EX-10.9 14 tv524654_ex10-9.htm EXHIBIT 10.9


Exhibit 10.9




This MANAGEMENT SERVICES AGREEMENT ("Agreement") is made and entered into as of the 1st day of September, 2017, by and between HCFP/Strategy Advisors LLC, a Delaware limited liability company (“HCFP”), and Project18 Inc., a Delaware corporation ("Company").


WHEREAS, HCFP desires to provide management services to the Company; and


WHEREAS, the Company desires that HCFP provide management services to the Company.

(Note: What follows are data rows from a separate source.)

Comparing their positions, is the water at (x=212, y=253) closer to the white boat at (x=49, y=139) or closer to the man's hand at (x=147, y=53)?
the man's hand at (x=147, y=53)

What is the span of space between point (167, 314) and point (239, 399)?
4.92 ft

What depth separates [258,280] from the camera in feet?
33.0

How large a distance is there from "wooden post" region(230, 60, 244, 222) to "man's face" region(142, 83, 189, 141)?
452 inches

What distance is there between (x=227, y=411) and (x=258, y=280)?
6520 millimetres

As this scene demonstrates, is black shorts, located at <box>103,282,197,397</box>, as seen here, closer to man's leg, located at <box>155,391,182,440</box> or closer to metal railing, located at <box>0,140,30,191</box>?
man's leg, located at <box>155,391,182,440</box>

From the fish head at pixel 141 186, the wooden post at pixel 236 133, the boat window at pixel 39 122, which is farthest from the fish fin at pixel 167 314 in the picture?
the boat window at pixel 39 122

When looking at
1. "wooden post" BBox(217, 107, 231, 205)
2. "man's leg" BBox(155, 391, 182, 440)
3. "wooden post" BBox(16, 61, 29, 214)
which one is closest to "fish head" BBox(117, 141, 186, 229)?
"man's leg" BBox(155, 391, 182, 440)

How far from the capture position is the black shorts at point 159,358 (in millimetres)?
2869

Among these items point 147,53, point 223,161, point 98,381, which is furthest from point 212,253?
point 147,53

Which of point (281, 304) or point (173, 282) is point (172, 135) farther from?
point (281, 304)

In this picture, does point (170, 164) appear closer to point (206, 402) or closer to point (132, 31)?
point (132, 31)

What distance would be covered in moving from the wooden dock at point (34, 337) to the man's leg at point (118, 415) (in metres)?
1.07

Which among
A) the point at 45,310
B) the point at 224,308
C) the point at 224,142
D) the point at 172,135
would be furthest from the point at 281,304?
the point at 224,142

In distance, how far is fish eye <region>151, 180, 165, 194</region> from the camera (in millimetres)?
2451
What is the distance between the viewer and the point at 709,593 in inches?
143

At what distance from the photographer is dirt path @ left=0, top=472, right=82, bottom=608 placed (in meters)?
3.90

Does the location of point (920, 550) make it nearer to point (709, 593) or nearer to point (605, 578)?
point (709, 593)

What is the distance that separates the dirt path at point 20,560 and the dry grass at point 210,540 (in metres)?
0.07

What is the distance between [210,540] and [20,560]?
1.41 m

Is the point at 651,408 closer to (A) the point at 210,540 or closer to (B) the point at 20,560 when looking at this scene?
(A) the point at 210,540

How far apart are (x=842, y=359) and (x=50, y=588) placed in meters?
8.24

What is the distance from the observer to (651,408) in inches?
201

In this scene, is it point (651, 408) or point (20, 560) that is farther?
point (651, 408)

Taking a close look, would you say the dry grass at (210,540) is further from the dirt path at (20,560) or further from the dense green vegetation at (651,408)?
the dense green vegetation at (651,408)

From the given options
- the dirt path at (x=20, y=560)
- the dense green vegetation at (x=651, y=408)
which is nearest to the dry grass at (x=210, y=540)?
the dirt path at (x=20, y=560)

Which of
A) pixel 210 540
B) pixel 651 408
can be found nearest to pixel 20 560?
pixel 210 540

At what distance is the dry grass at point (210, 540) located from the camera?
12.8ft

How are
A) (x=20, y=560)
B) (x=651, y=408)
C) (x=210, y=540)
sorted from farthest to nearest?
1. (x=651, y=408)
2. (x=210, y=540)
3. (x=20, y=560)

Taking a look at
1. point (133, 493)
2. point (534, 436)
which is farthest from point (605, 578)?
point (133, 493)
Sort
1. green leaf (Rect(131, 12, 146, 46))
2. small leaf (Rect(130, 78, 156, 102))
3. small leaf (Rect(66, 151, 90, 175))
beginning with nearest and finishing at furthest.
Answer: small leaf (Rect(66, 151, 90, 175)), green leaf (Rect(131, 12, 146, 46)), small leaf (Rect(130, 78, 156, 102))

NOW, therefore, it is agreed as follows:


1.       Services. HCFP, in accordance with the provisions of this Agreement, shall provide management services (“Services”) to the Company, including, but not limited to, the following:


a.       supporting the Company’s chief executive officer in identifying and assessing potential corporate opportunities;


b.       providing, or arranging for the provision of, financial and accounting resources for assistance in complying with Section 404 of the Sarbanes-Oxley Act of 2002;


c.       general business development;


d.       corporate development;


e.       corporate governance;


f.       marketing strategy, including preparing and/or reviewing company presentations;


g.       strategic development and planning;


h.       coordination with and of service providers; and


i.       such other and further services mutually agreed upon between HCFP and the Company.


2.       Compensation. For the Services HCFP provides hereunder, the Company shall pay to HCFP a monthly management services fee of $10,000 payable in arrears.


3.       Reimbursement of Expenses. All obligations or expenses incurred by HCFP in the performance of Services under this Agreement shall be for the account of, on behalf of, and at the expense of the Company. HCFP shall not be obligated to make any advance to or for the account of the Company or to pay any sums, except out of funds held in accounts maintained by the Company nor shall HCFP be obligated to incur any liability or obligation for the account of the Company without assurance that the necessary funds for the discharge of such liability or obligation will be provided.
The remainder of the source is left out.